Bu yazının ilk fikri ve duygusal ilhamı, özel gereksinimli çocuklara gönülden bağlı bir arkadaşım tarafından kaleme alınmış olup, onun hassasiyetine ve emeğine saygıyla bu satırları sizlerle paylaşıyorum.
Bu yazımda özel gereksinimli çocuklara değinmek istedim. Aslında bu konuya “günümüzün konusu” demek doğru olmaz. Uzun süredir, hatta yıllardır eğitimde ve hayatın birçok alanında bu çocukların çeşitli zorluklarla karşı karşıya kaldığı bir gerçek. Konuya toplumsal açıdan yaklaştığımızda, meseleyi bir bütün olarak ele almamız gerektiğini unutmamalıyız.
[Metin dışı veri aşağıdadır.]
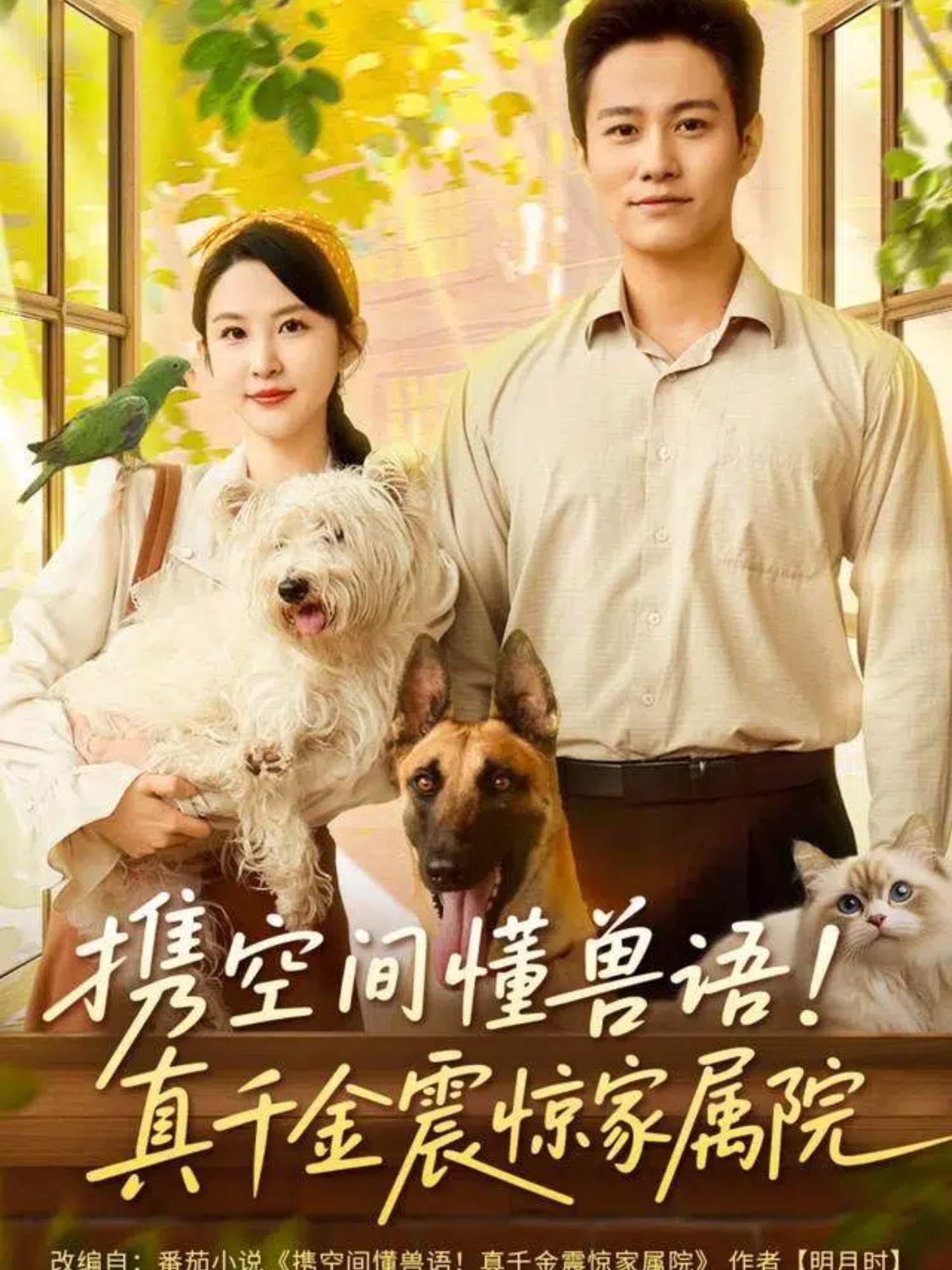 青梅竹马永不背叛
Toplumun her kesiminde, özel gereksinimli çocukların farklı değil eşit oldukları gerçeğini benimsememiz gerekiyor. Bu bir hastalık değil; bu çocukların yaşam alanları da diğer çocuklardan farklı olmamalı. Her çocuğumuz özeldir ve bu anlayışı topluma aşılamalıyız. Bu çocukların ayrıştırılmaması ve ailelerinin yaşadığı zorlukların toplum tarafından daha da zorlaştırılmaması hepimizin sorumluluğudur.
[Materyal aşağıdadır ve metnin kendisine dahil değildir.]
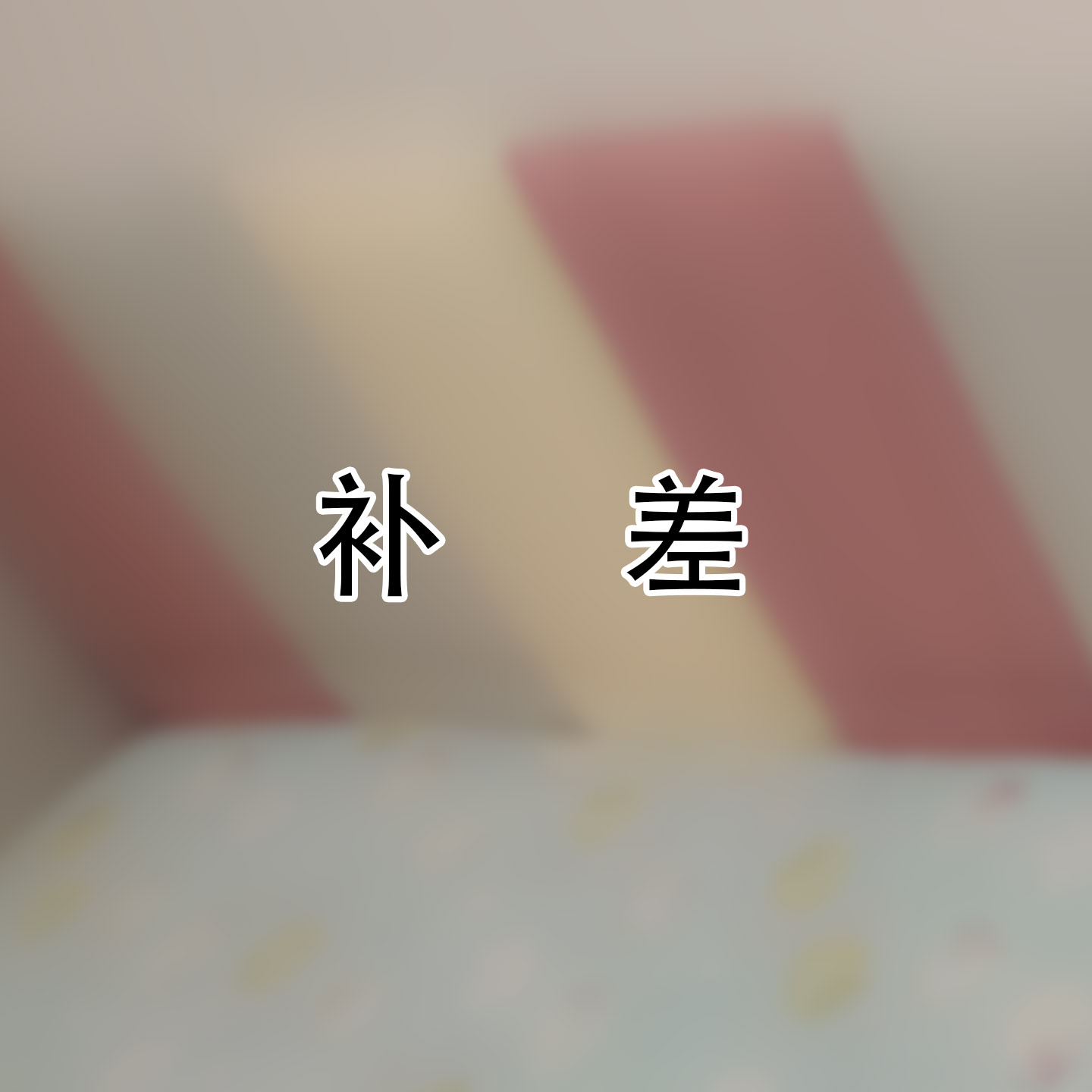 软包拼镜背景墙定制补差专用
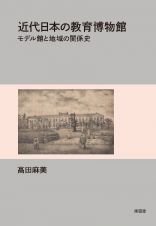 近代日本の教育博物館　モデル館と地域の関係史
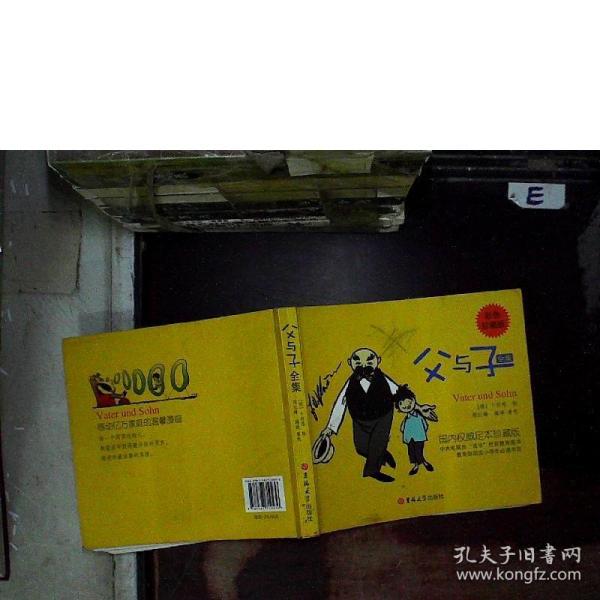[卜劳恩父与子 父亲的签名] 图书价格_书籍图片_网购评论_孔夫子旧书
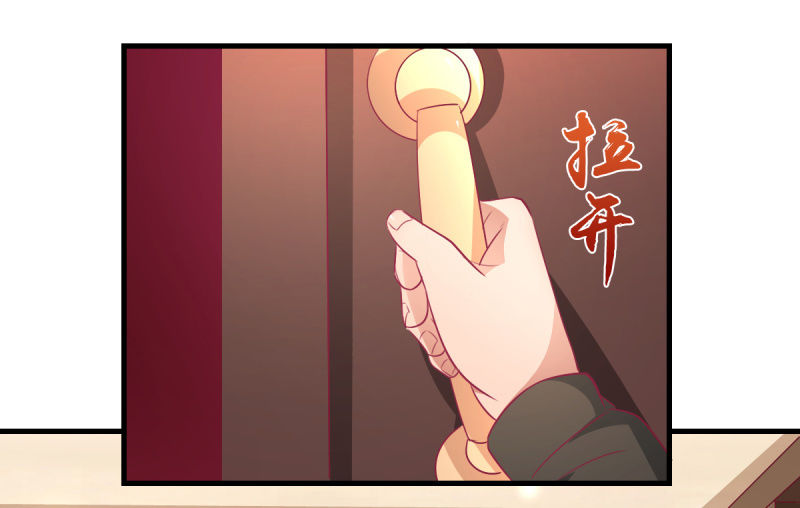 《豪门枭宠·总裁请矜持》57.鸠情之毒 第20页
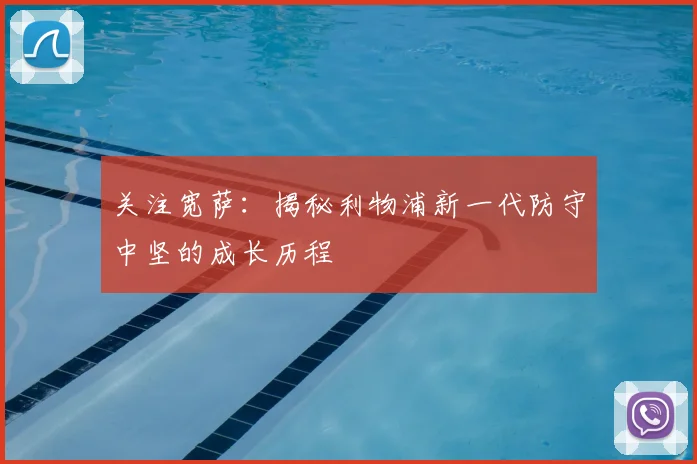 关注宽萨:揭秘利物浦新一代防守中坚的成长历程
Bu görev, bize verilen resmi bir mesai değil; 7 gün 24 saat kalbimizde taşıdığımız bir vicdani sorumluluktur. “Benim çocuğum özel bir çocuk” diyen bir anne ya da babaya “Benim çocuğum normal” diyemezsiniz. Bunun yerine, bu durumun hayatın doğal bir parçası olduğunu kabullenmek gerekir.
Özel çocukların çoğunun ezberi çok güçlüdür. Peki ya “normal” dediğiniz bir çocuğun ezberi güçlü değilse, bu onun geri kaldığı anlamına mı gelir? Elbette hayır. Burada önemli olan, ebeveynin çocuğunu tanıyıp ona uygun bir eğitim planı için öğretmen ve okul ile iş birliği içinde olmasıdır.
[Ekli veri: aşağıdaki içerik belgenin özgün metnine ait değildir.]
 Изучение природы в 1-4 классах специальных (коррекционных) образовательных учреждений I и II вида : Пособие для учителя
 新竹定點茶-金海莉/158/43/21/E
Tüm çocukları birer tohum olarak görürsek, ilerde nasıl fidanlar yetişeceğini hayal bile edemezsiniz. Çünkü bu çocuklar hepimizin şarkısıdır. Ve biz de bu şarkıyla büyüyen tohumların fidana, fidanların ağaca, ağaçların ormana dönüşmesini sağlamalıyız.